IF YOU ARE CURRENTLY FURLOUGHED:

If you have been furloughed during the Covid-19 pandemic, but still employed, you might be worried that your furlough will at some point turn into a permanent separation from your job. If you currently have a non-compete with your employer and your furlough results in a termination, or you decide to leave during your furlough to accept other more gainful employment, it is important that you look to the specific terms of your non-compete in order to understand if it is enforceable under these unique circumstance. For example, some non-competes are not enforceable if you were terminated not for cause. In addition, if your furlough morphs into a termination or even a voluntary resignation, and you are subject to an enforceable non-compete for a period of time following your separation from your former employer, it is our position that your non-compete starts to run from the time you were furloughed not the time of your permanent separation. For example, if you are presently employed and have a 1 year non-compete from the time you ceased being employed, if you become furloughed for 2 months because of Covid-19, and then ultimately separated from your employer under these same circumstances, we will make the case that your 2 month furlough was “time served” and your remaining non-compete should only be for 10 months.

IF YOU ARE AN EMPLOYER LOOKING TO HIRE SOMEONE WITH A CURRENT NON-COMPETE:

Non-compete agreements often require the employee to inform any future employer about the existence of the non-compete. A future employer can be liable for interfering with a contract if they knowingly hire an employee who is under a non-compete. The new employer may be forced to fight an injunction and risk having to forfeit the recently hired employee, as well as subject to potential damages, if a court finds that a valid non-compete was in place and has been breached. But we will argue that all bets are off, and all of this is about to change in a Covid-19 world. We will fight for employers to show that the enforcement of the non-compete is unreasonable because people need jobs now and if an employer is willing to hire, they should not be restricted from doing so. There should be no obstacles to employers hiring at this time. Non-competes have been falling out of favor before Covid-19, and we believe that they will be even more frowned upon in the coming months. Courts will be reluctant to punish employers who are making efforts to getting back to business and providing employment even where there might be an existing non-compete.

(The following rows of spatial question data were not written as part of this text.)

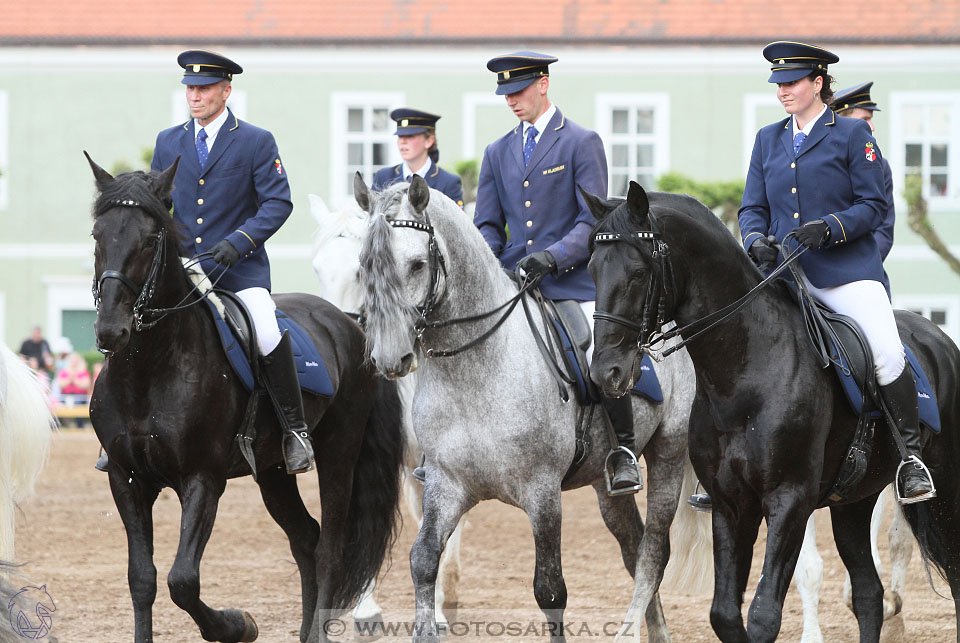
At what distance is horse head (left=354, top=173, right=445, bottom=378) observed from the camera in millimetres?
5484

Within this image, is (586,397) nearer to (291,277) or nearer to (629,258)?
(629,258)

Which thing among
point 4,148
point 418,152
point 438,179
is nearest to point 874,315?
point 438,179

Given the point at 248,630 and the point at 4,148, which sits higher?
the point at 248,630

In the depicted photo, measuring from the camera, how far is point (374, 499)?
7.83 meters

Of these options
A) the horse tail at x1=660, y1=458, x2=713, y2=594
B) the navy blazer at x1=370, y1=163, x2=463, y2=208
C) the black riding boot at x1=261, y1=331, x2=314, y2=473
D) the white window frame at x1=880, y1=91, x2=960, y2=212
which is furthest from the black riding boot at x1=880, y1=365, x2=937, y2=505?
the white window frame at x1=880, y1=91, x2=960, y2=212

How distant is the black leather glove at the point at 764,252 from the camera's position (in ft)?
19.9

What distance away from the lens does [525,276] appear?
644 cm

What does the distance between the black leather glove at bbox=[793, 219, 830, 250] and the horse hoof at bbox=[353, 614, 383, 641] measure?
351 cm

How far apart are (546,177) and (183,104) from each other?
23.0 meters

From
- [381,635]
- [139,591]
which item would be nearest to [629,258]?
[139,591]

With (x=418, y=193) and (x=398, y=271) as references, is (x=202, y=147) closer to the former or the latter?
(x=418, y=193)

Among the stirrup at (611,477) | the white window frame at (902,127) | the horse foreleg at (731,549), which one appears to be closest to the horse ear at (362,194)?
the stirrup at (611,477)

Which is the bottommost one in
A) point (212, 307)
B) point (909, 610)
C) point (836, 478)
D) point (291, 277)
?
point (291, 277)

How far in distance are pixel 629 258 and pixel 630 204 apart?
0.22m
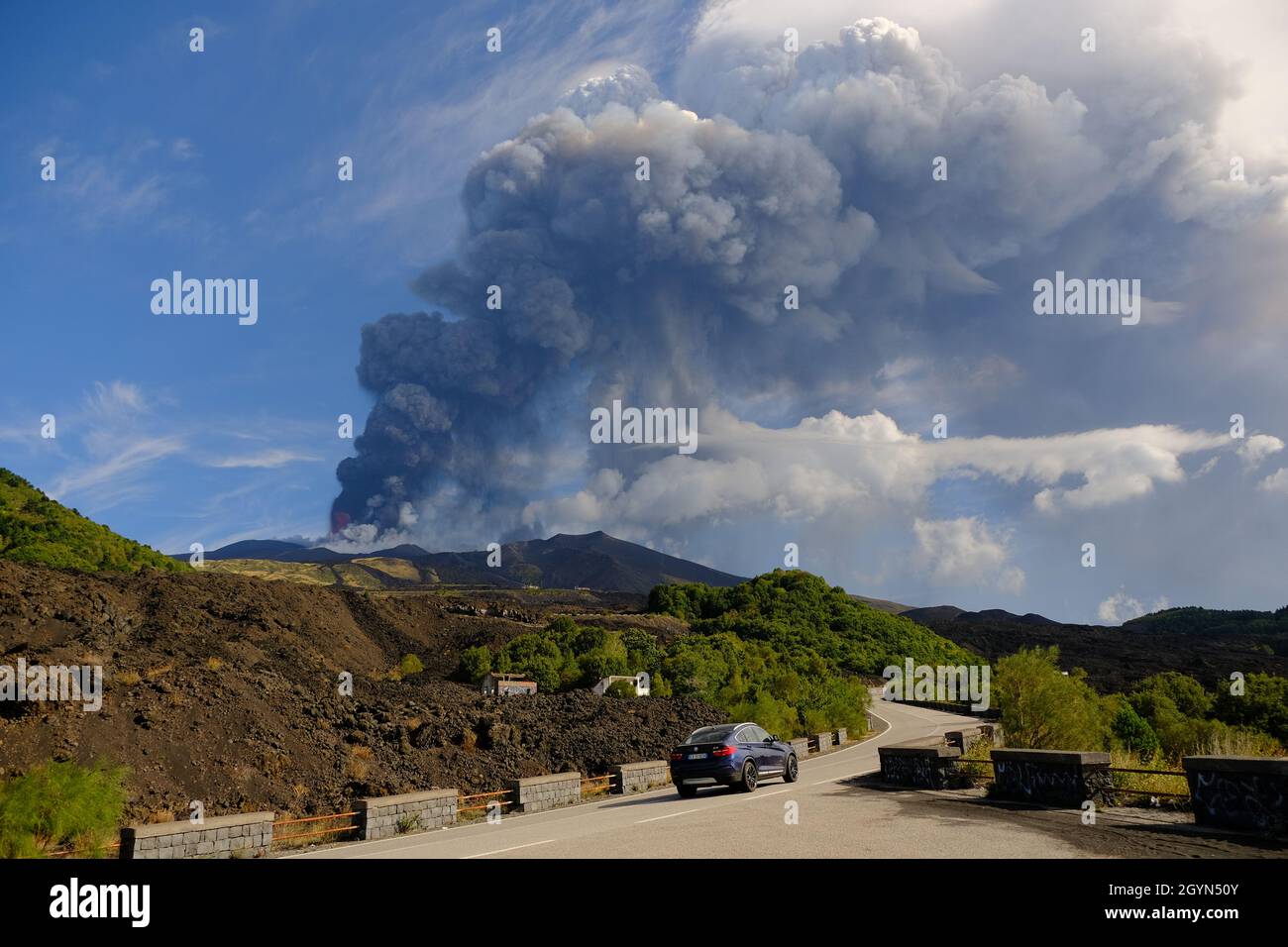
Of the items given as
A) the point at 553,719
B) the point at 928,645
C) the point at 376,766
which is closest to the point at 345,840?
the point at 376,766

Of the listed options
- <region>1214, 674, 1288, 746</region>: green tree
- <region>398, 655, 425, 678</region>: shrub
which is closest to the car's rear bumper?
<region>1214, 674, 1288, 746</region>: green tree

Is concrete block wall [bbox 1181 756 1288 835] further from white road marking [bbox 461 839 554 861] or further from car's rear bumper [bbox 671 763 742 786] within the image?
car's rear bumper [bbox 671 763 742 786]

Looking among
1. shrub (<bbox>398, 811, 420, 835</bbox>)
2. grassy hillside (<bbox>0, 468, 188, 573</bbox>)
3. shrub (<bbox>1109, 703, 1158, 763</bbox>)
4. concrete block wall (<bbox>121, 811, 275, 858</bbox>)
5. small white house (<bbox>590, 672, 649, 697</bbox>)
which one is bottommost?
small white house (<bbox>590, 672, 649, 697</bbox>)

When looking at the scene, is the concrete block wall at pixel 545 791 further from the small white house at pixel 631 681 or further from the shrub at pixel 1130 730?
the small white house at pixel 631 681

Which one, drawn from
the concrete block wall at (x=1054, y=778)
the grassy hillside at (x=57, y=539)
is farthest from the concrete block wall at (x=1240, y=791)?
the grassy hillside at (x=57, y=539)

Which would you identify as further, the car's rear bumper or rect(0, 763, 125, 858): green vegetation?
the car's rear bumper
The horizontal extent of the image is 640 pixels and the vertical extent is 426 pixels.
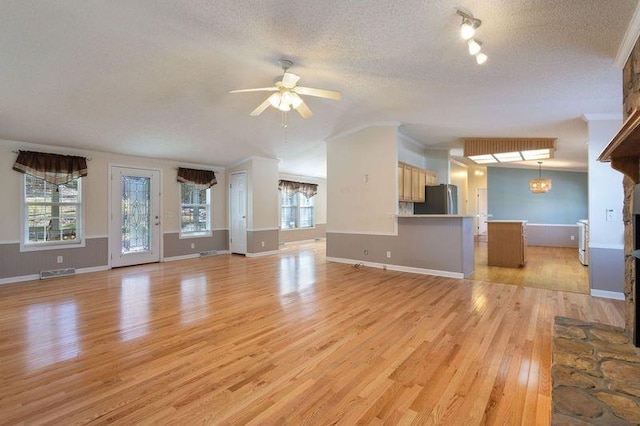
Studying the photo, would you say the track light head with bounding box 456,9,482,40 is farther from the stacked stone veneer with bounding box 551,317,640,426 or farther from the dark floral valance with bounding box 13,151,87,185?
the dark floral valance with bounding box 13,151,87,185

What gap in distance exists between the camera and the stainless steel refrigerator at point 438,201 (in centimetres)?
652

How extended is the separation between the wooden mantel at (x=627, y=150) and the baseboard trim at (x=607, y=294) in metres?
2.34

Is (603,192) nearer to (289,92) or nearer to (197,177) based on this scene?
(289,92)

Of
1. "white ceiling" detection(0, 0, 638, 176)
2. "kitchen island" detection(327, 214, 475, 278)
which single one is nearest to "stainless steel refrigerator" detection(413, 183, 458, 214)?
"kitchen island" detection(327, 214, 475, 278)

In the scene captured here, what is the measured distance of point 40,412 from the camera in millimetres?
1754

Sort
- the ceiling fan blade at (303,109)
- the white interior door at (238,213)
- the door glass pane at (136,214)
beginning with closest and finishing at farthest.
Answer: the ceiling fan blade at (303,109)
the door glass pane at (136,214)
the white interior door at (238,213)

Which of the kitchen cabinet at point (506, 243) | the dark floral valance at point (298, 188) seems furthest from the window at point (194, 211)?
the kitchen cabinet at point (506, 243)

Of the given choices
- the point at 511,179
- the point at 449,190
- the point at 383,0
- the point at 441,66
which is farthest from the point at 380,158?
the point at 511,179

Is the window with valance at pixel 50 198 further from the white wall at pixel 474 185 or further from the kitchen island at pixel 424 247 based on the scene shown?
the white wall at pixel 474 185

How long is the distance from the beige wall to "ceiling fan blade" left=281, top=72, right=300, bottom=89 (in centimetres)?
297

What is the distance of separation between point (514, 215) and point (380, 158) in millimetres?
6397

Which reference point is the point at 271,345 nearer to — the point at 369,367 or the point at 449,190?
the point at 369,367

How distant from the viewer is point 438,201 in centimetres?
663

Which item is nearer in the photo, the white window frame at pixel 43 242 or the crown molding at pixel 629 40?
the crown molding at pixel 629 40
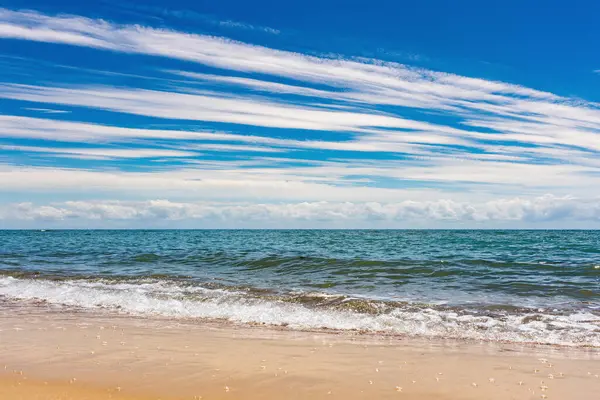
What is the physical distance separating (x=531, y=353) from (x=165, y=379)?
634cm

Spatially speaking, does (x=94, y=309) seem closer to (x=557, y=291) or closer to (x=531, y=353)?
(x=531, y=353)

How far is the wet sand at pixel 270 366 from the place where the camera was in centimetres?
645

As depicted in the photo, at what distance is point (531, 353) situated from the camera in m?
8.83

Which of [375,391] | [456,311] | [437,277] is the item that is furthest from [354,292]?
[375,391]

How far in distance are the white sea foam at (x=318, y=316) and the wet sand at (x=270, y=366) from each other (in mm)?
1024

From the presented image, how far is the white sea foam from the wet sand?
1.02 meters

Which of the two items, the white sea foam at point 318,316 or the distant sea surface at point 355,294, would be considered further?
the distant sea surface at point 355,294

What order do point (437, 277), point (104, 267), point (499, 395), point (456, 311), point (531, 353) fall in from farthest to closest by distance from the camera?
1. point (104, 267)
2. point (437, 277)
3. point (456, 311)
4. point (531, 353)
5. point (499, 395)

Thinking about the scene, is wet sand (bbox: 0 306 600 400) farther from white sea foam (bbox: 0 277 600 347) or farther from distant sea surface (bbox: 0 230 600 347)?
distant sea surface (bbox: 0 230 600 347)

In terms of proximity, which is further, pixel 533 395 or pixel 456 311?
pixel 456 311

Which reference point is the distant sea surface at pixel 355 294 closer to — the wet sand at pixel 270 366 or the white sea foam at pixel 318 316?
the white sea foam at pixel 318 316

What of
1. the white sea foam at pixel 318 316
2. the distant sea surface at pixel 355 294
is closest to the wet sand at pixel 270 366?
the white sea foam at pixel 318 316

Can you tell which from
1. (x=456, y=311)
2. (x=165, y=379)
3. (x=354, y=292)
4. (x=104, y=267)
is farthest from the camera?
(x=104, y=267)

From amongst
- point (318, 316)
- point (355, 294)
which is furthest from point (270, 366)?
point (355, 294)
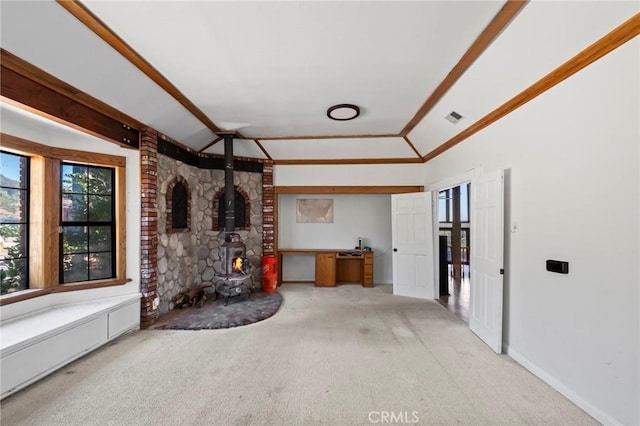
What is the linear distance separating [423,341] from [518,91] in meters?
2.96

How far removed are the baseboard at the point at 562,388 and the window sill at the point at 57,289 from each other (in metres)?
4.78

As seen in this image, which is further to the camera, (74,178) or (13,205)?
(74,178)

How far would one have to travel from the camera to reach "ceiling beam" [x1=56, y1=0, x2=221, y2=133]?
201 centimetres

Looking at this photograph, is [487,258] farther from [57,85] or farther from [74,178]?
[74,178]

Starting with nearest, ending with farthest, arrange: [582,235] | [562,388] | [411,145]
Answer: [582,235], [562,388], [411,145]

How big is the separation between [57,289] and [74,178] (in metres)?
1.36

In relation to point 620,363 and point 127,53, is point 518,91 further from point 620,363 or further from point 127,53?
point 127,53

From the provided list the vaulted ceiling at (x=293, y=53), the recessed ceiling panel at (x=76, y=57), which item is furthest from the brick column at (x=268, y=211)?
the recessed ceiling panel at (x=76, y=57)

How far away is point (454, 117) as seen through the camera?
12.3 feet

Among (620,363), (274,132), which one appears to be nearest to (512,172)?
(620,363)

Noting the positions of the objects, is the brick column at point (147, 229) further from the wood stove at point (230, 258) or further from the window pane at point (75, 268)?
the wood stove at point (230, 258)

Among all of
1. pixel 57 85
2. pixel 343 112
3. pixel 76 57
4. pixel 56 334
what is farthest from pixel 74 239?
pixel 343 112

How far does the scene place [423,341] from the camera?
133 inches

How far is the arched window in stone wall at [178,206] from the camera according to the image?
4371mm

IF YOU ARE A DISPLACED EMPLOYEE WHO IS BEING ASKED TO SIGN A NON-COMPETE IN ORDER TO SECURE NEW EMPLOYMENT:

Unfortunately, we are all finding ourselves right now in an “employers’ market” so to speak. While employers and their businesses are suffering immeasurably, they are still in the driver’s seat and the decision makers when it comes to hiring and firing. As such, if you are lucky enough to get new employment in this environment and an employer inserts a non-compete clause into your employment agreement, you might not have a great deal of leverage to fight back on this, as we would normally counsel our clients to do. If you find yourself in this situation, we still have strategies to protect you in lieu of fighting for the removal of the restrictive covenant at the outset and risking your new employment opportunity. We are having our clients sign affidavits contemporaneously with their employment contracts which speak to the extraordinary circumstances of obtaining employment amidst Covid-19. Contractual terms may be unenforceable if you can show that you signed under duress or that you did not intend to enter into a non-compete but had no choice. We believe that Courts will be reluctant to enforce non-competes entered into during this time and we have strategies such as the aforementioned affidavit that can be used at a later date if the employee needs or wishes to attempt to void a non-compete entered into during these unprecedented times.